▶ What to do: The entries below should be given again exactly, minus their pictures.

• • •

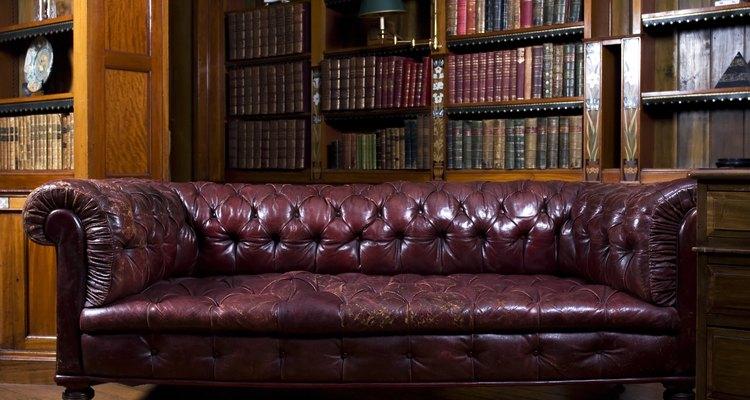 Cómo reparar un sofá de cuero pelado.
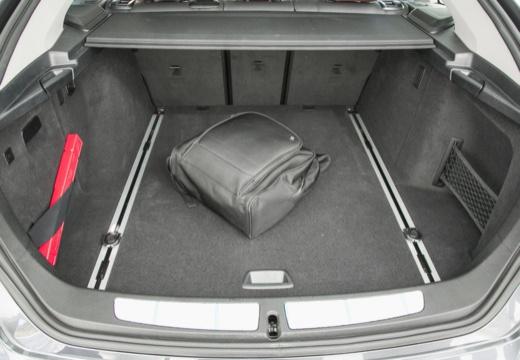 BMW Seria 3 Gran Turismo hatchback szary ciemny przestrzeń załadunkowa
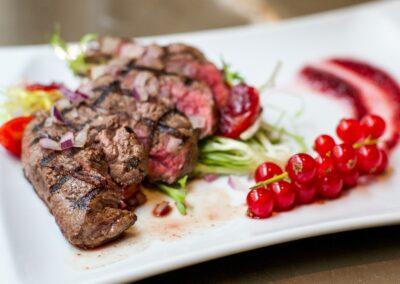 Gegrilde steak bij Du Passage eten drinken in Den Haag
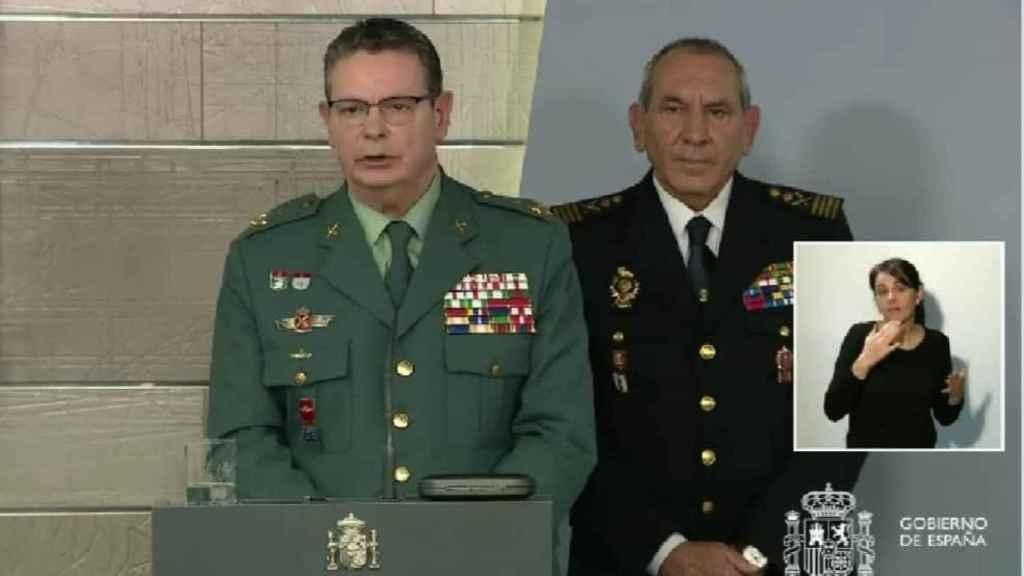 Laurentino Ceña, Dao de la Guardia Civil, en una de las ruedas de prensa de los técnicos.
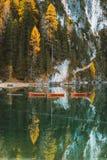 Lago di Braies, Dolomites, södra Tyrol, Italien royaltyfri foto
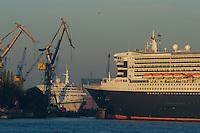 4415/ Queen Mary 2: EUROPA, DEUTSCHLAND, HAMBURG, (EUROPE, GERMANY), 09.11.2005: Am 09.11.2005 besuchte die Queen Mary 2 Hamburg, um bei Blohm & Voss Reparaturen durchzufuehren. Sie ist mit 345 m das groesste Passagierschiff der Welt. Durch zu niedrigen Wasserstand der Elbe, Tiedehafen, musste das Passagierschiff eine Nacht am Strandkai anlegen und auf die naechste Flut warten. Bei Sonnenaufgang ging die kurze Fahrt vorbei an Hamburgs Skyline.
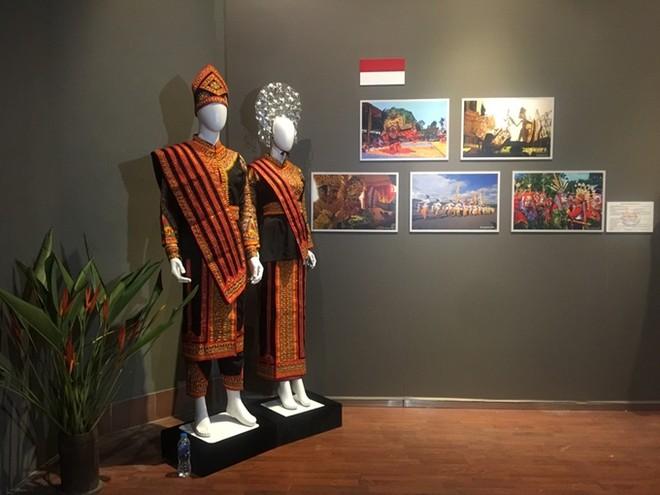 Chiêm ngưỡng trang phục truyền thống các nước ASEAN ảnh 4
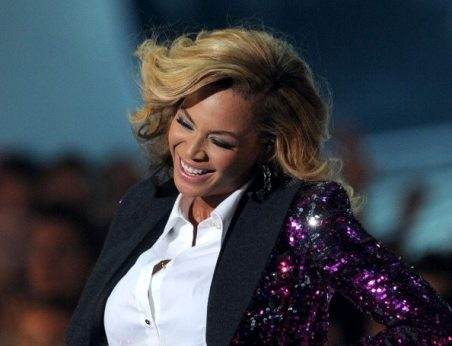 Beyoncé sorridente ai VMA 2011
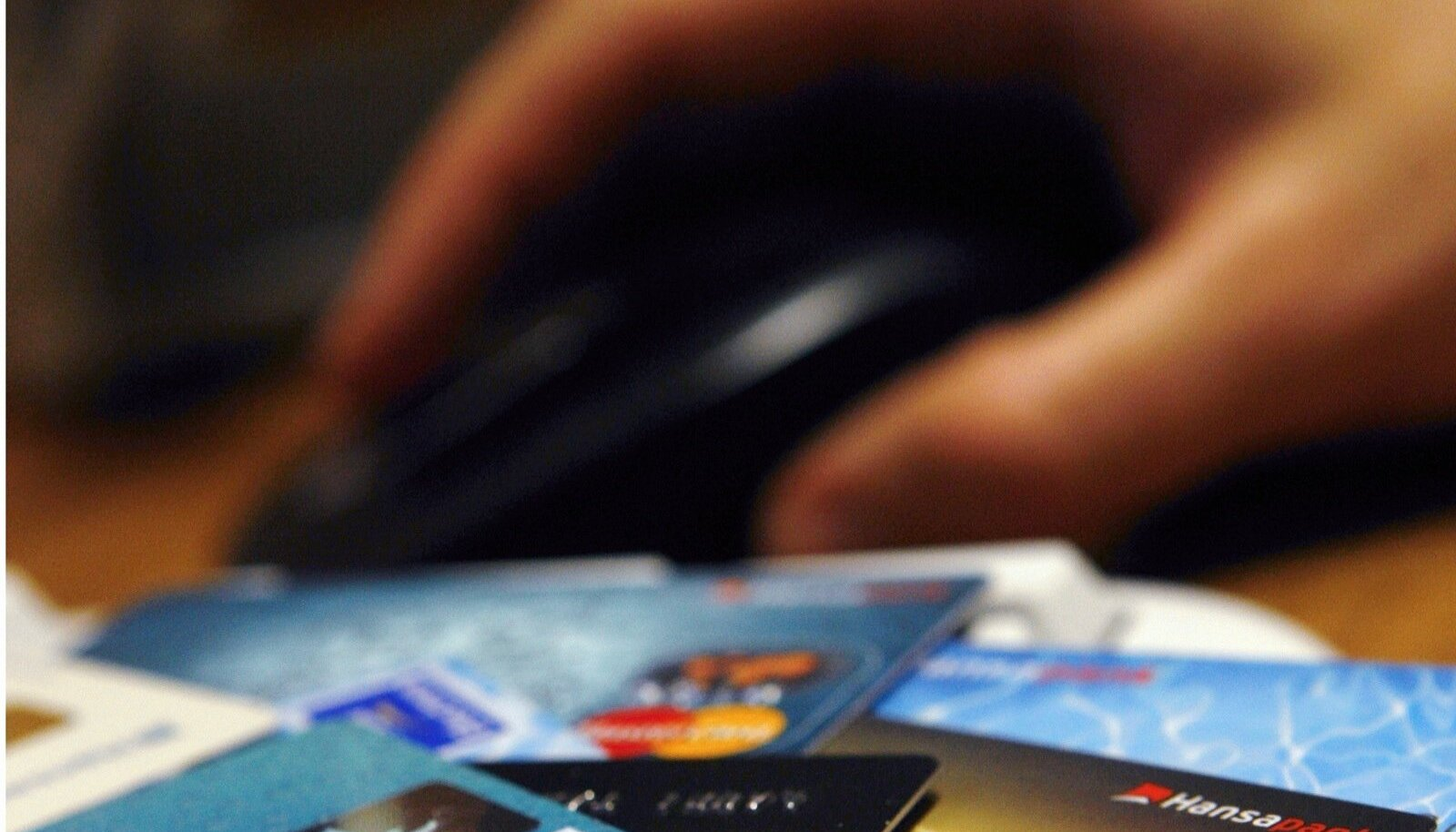 Tarbijate arvelt teenitakse miljoneid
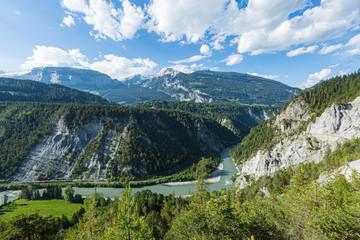 Zug der rhätischen Bahn, Rheinschlucht, Ruinaulta, Graubünden, Schweiz, Europa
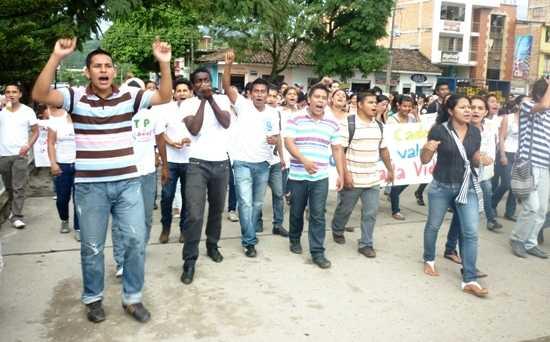 Estudiantes marchan para exigir seguridad
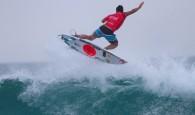 Gabriel Medina,Italo Ferreira eJulian Wilson decolaram na praia de maresias, lançando aéreos sensacionais.  Segunda-feira de praia lotada para assistir […]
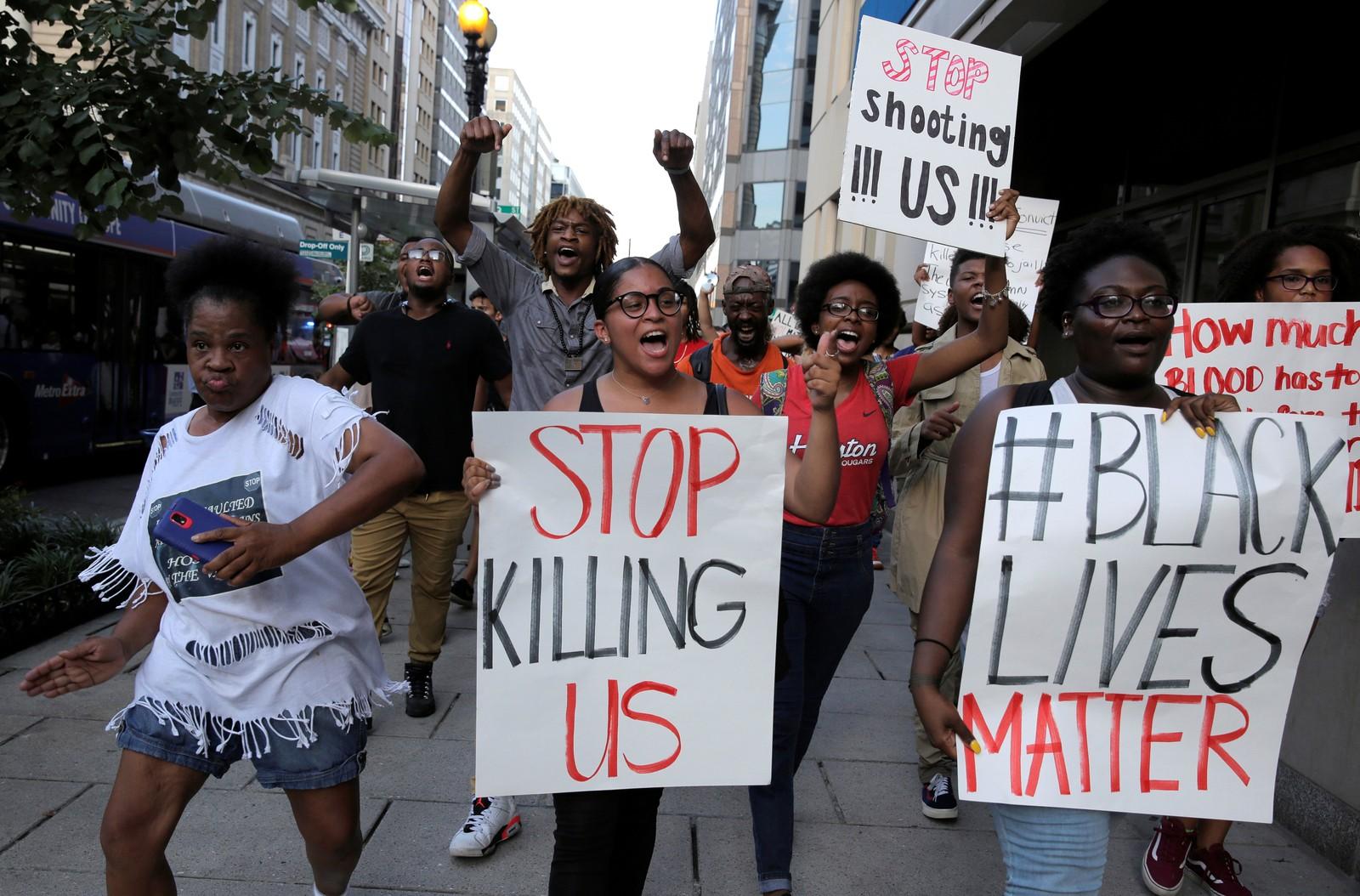 WASHINGTON D.C.: I snitt dreper amerikansk politi tre mennesker hvert døgn. Svarte er overrepresentert. Det var flere demonstrasjoner i USA i går mot politivold, her fra Black Lives Matter-demonstrasjonen i Washington D.C.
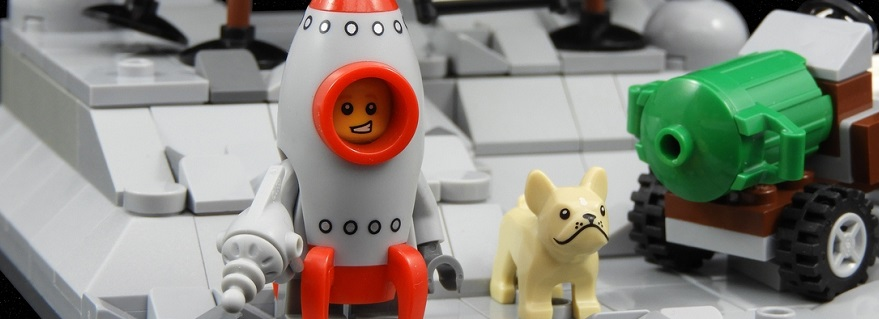 LEGO_Ideas_First_Boy_on_the_Moon_featured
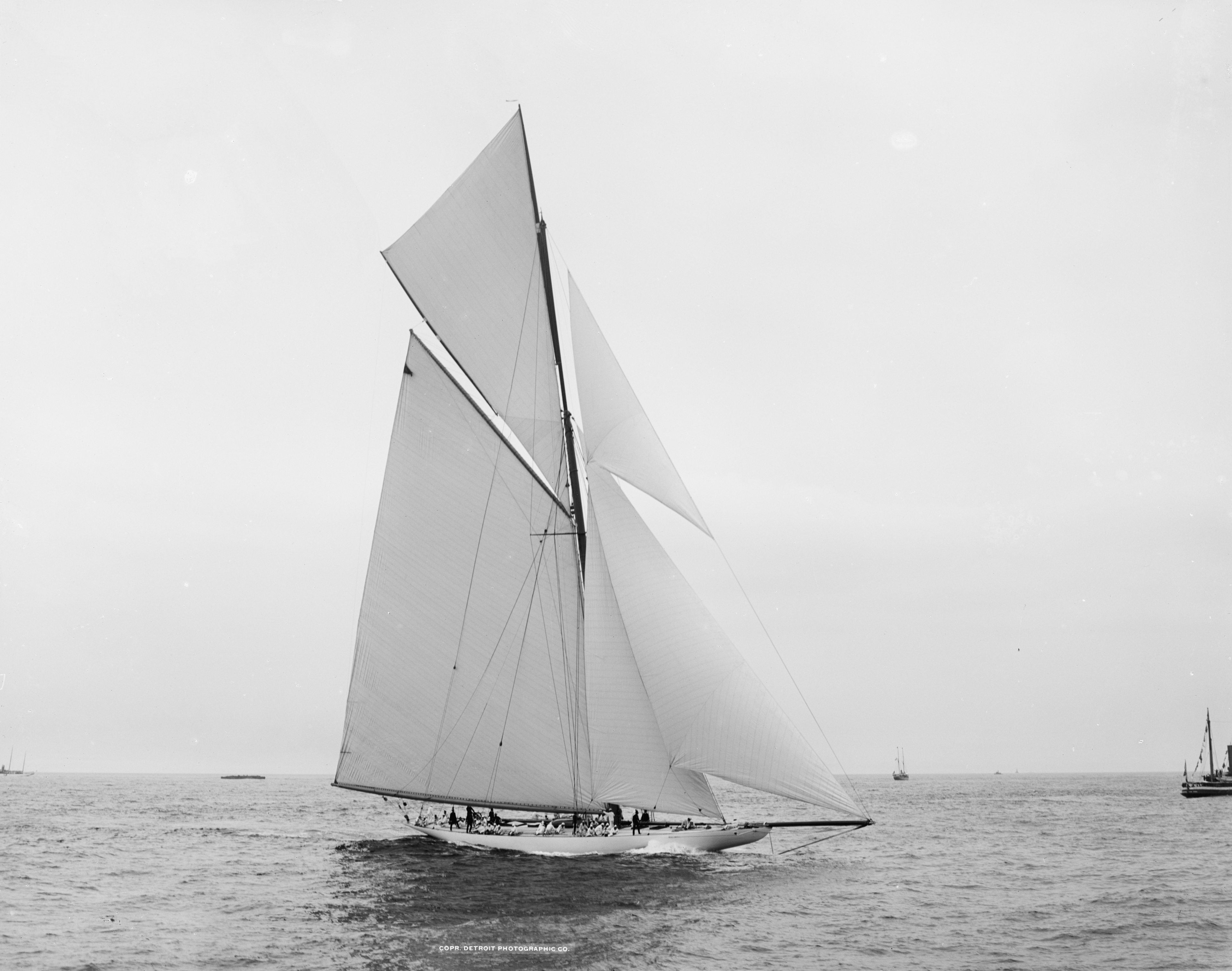 Sloop Reliance-3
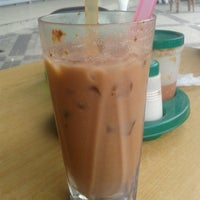 Photo taken at Restoran Singgah Sokmo by Marvin A. on 5/26/2013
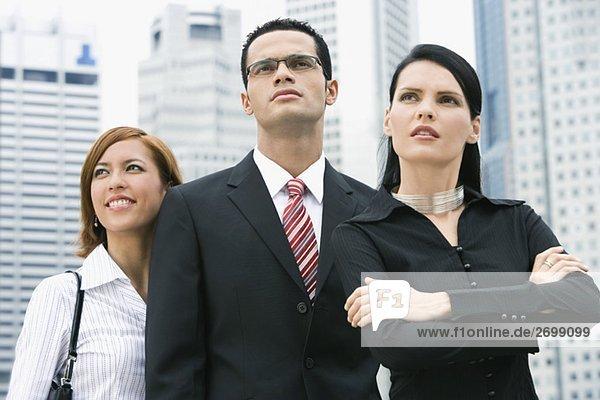 Nahaufnahme eines Kaufmanns stehend mit zwei Geschäftsfrauen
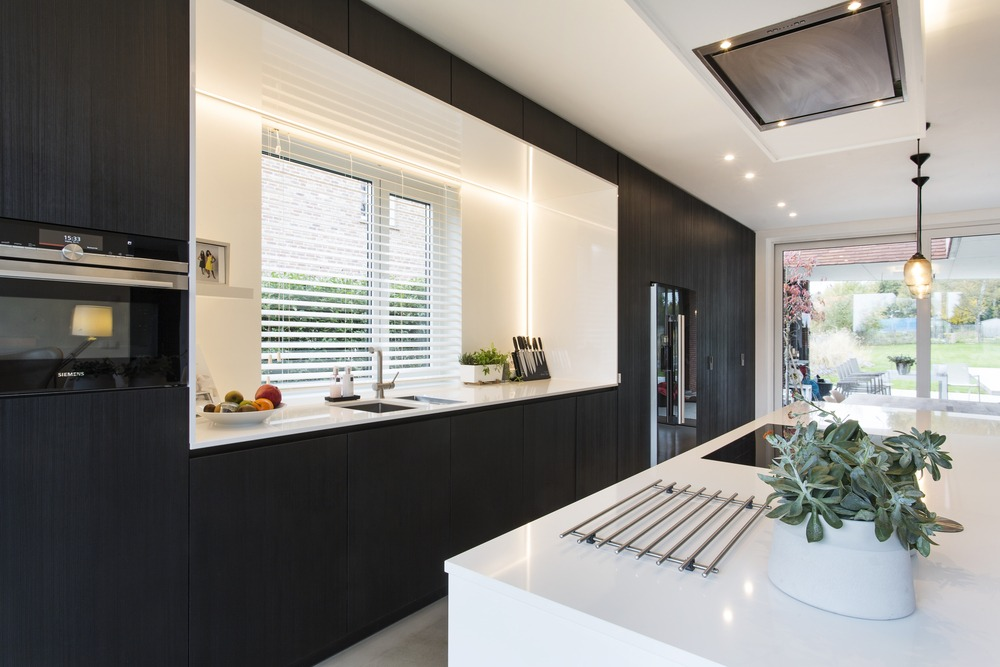White composite kitchen worktop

• • •

▶ Result of this exercise:
 Cómo reparar un sofá de cuero pelado.
 BMW Seria 3 Gran Turismo hatchback szary ciemny przestrzeń załadunkowa
 Gegrilde steak bij Du Passage eten drinken in Den Haag
 Laurentino Ceña, Dao de la Guardia Civil, en una de las ruedas de prensa de los técnicos.
 Lago di Braies, Dolomites, södra Tyrol, Italien royaltyfri foto
 4415/ Queen Mary 2: EUROPA, DEUTSCHLAND, HAMBURG, (EUROPE, GERMANY), 09.11.2005: Am 09.11.2005 besuchte die Queen Mary 2 Hamburg, um bei Blohm & Voss Reparaturen durchzufuehren. Sie ist mit 345 m das groesste Passagierschiff der Welt. Durch zu niedrigen Wasserstand der Elbe, Tiedehafen, musste das Passagierschiff eine Nacht am Strandkai anlegen und auf die naechste Flut warten. Bei Sonnenaufgang ging die kurze Fahrt vorbei an Hamburgs Skyline.
 Chiêm ngưỡng trang phục truyền thống các nước ASEAN ảnh 4
 Beyoncé sorridente ai VMA 2011
 Tarbijate arvelt teenitakse miljoneid
 Zug der rhätischen Bahn, Rheinschlucht, Ruinaulta, Graubünden, Schweiz, Europa
 Estudiantes marchan para exigir seguridad
 Gabriel Medina,Italo Ferreira eJulian Wilson decolaram na praia de maresias, lançando aéreos sensacionais.  Segunda-feira de praia lotada para assistir […]
 WASHINGTON D.C.: I snitt dreper amerikansk politi tre mennesker hvert døgn. Svarte er overrepresentert. Det var flere demonstrasjoner i USA i går mot politivold, her fra Black Lives Matter-demonstrasjonen i Washington D.C.
 LEGO_Ideas_First_Boy_on_the_Moon_featured
 Sloop Reliance-3
 Photo taken at Restoran Singgah Sokmo by Marvin A. on 5/26/2013
 Nahaufnahme eines Kaufmanns stehend mit zwei Geschäftsfrauen
White composite kitchen worktop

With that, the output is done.